Certain patients seem almost sure to receive the novel anti-PCSK9 biologicals. Those with familial hypercholesterolaemia with elevated LDL-C, for example, would be an obvious choice as they are a relatively small group that often cannot achieve control on cheaper statins, and are at elevated risk of cardiovascular events. Thus the cost exposure is relatively low and can be offset somewhat by preventing hospitalisation and cardiac procedures.
The choice to allow less severely ill patients to use the PCSK9s is where it could get expensive. Obviously, if these are prescribed to every American with elevated LDL-C – a grouping that in five years will number around 70 million – the CVS prediction begins to look plausible.
But nobody expects this scenario to transpire, so a more realistic evaluation is necessary. A clearer picture emerges when one looks into the forecast models from a couple of sellside analysts for alirocumab, to be marketed as Praluent.
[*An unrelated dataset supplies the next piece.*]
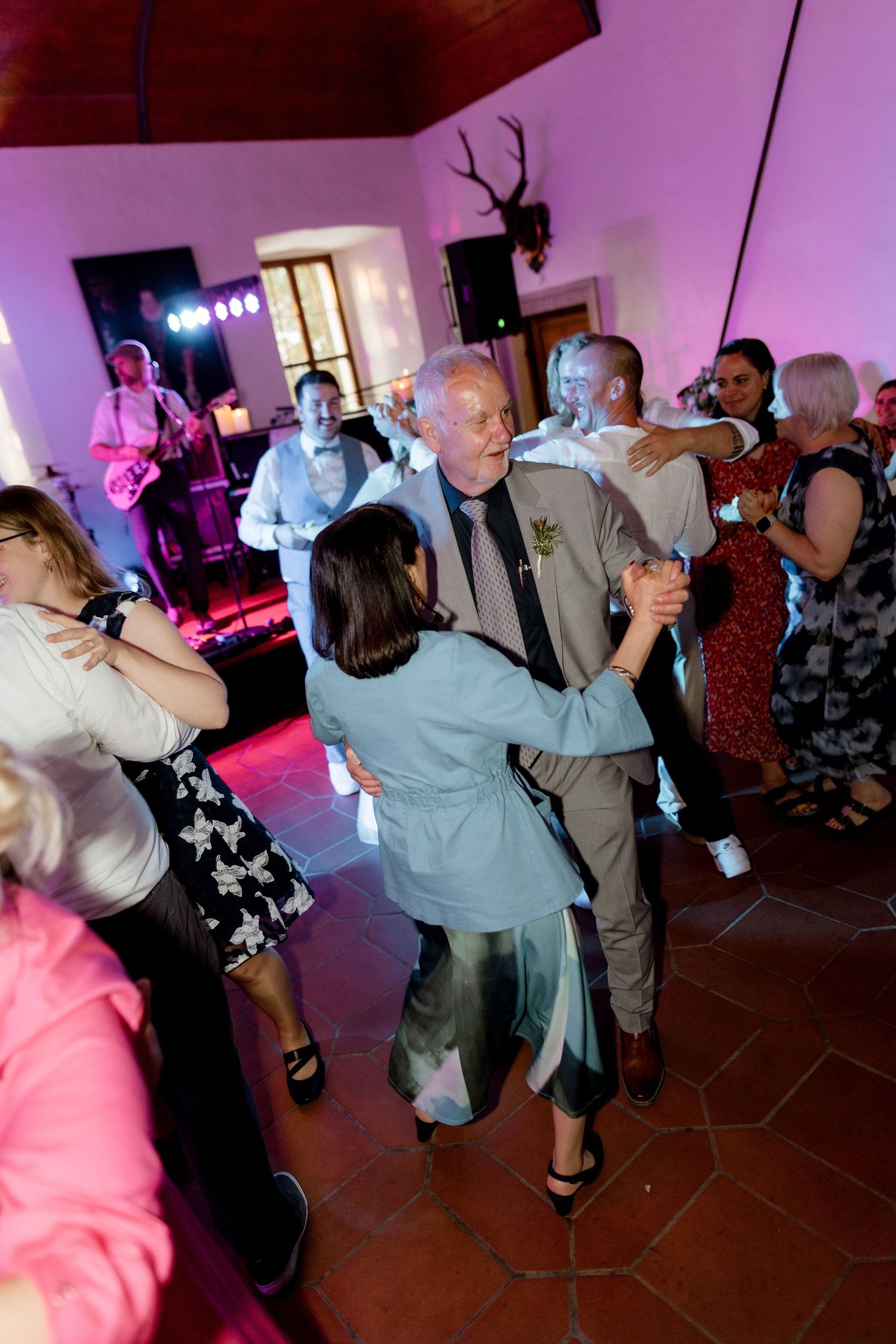 Wedding guests dance energetically on a colorful dance floor with a live band performing in the background.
|Wait a minute - how much?|
|Shape of the potential US PCSK9 market in 2020, thousands of patients|
|Candidates for PCSK9 treatment|
|Treated with PCSK9s||n/a||472||213|
|Statin resistants/not achieving LDL-C goals||1,000||6,537||16,988|
|Treatable with PCSK9s||n/a||550||4,247|
|Total initial market||~3,500||1,022||5,115|
|Assumed annual cost per patient||$7,000-$12,000||$4,967||$9,716|
|Maximal* annual cost, 2020||$36bn***||$5.1bn||$49.7bn|
|Alirocumab US sales forecast, 2020||n/a||$1bn||$1.6bn|
|*Assumes every eligible patient will take PCSK9 agents|
|**Annual forecast, not 2020|
|***Does not include CVS's coronary heart disease forecast|
The familial hypercholesterolaemia population is small, with those diagnosed as inheriting the condition from both parents numbering around 300, a small enough population that one treatment for it, Kynamro, is designated an orphan drug. The heterozygous population is a bigger at about 600,000, but together these conditions represent a small share of the US population.
These are slam-dunk patients that are almost assured to be eligible for coverage on the PCSK9 labels – and at $10,000 a patient a year the cost would be $6-7bn a year if every single one were taking them. But it is in populations like patients intolerant to statins or those unable to lower LDL-C satisfactorily where their widespread use is in dispute.
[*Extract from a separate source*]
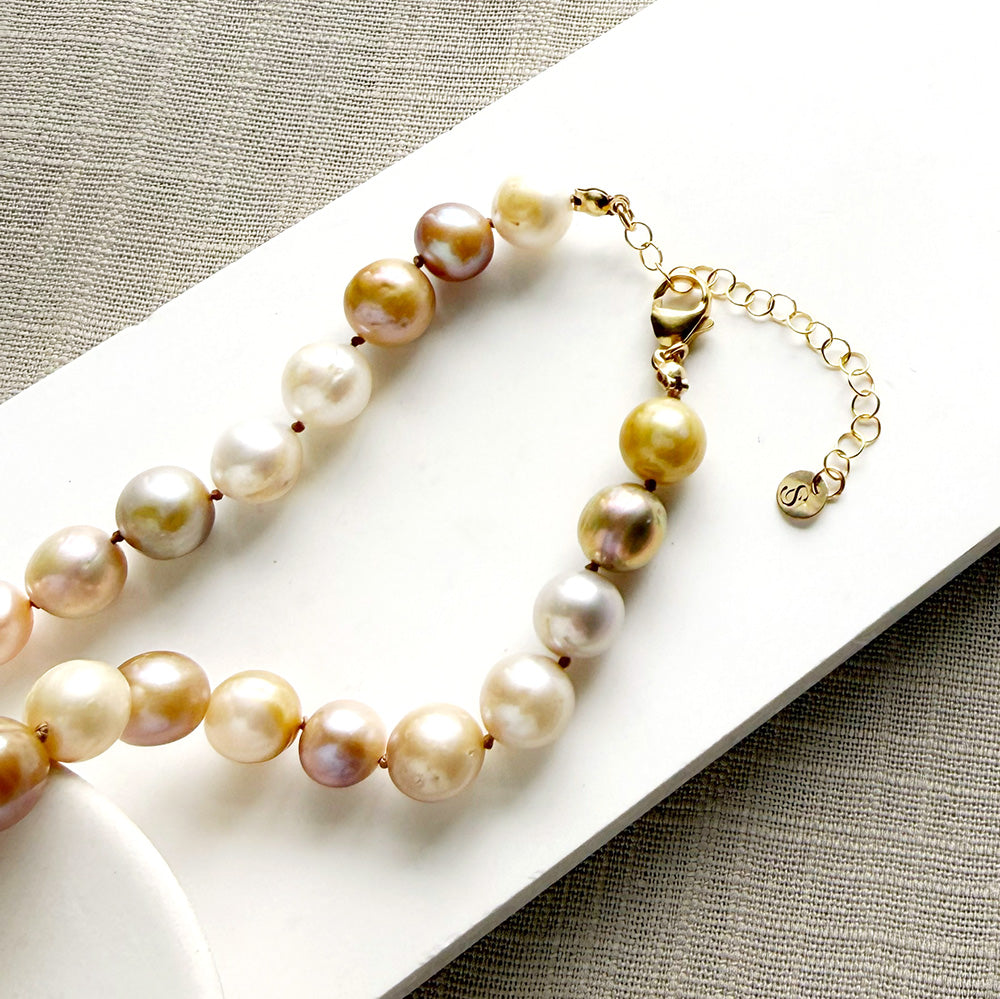 Clasp detail of a champagne pearl knotted necklace in a white dish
For example, the CVS executives, led by chief medical officer Troyen Brennan, wrote that covering the initial population of familial disease and statin resistance would represent a $16bn cost exposure. Analysts are nowhere close. The EvaluatePharma consensus for the PCSK9 class, which also includes the Pfizer project bococizumab, is $4.9bn in 2020.
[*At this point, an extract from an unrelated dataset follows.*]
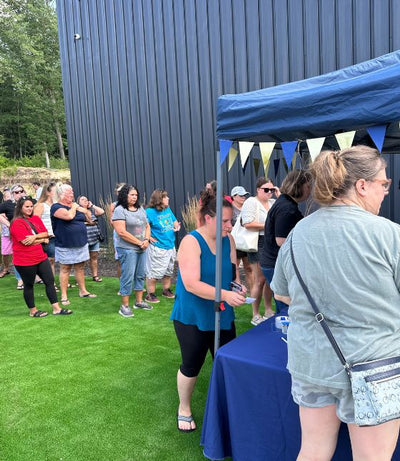 Peepers team selfie wearing Peepers for Teachers t-shirts outdoors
Why is this so much lower? Dr Brennan is clearly offering a worst-case scenario. Leerink’s analysis, on the other hand, was based on a physician survey that suggested, for example, that while as many as 45% of their patients did not achieve LDL-C levels below 100mg/dl, only 21% warranted a new therapy when available.
In addition, the physicians surveyed said that only 58% of patients not achieving adequate LDL-C reductions were on high-intensity statin treatment, suggesting plenty of scope to improve dosing protocols for millions of patients before moving them onto PCSK9s.
CVS’s rainy-day forecast hinges on widespread use of PCSK9s in coronary heart disease, a scenario so implausible that its inclusion can only be characterised as scaremongering. Payers obviously have a vested interest in painting such a picture of price-gouging, just as pharma and biotech companies have in talking about their life-saving medicines. A more reasoned view of the PCSK9 outlook suggests that CVS is well off the mark.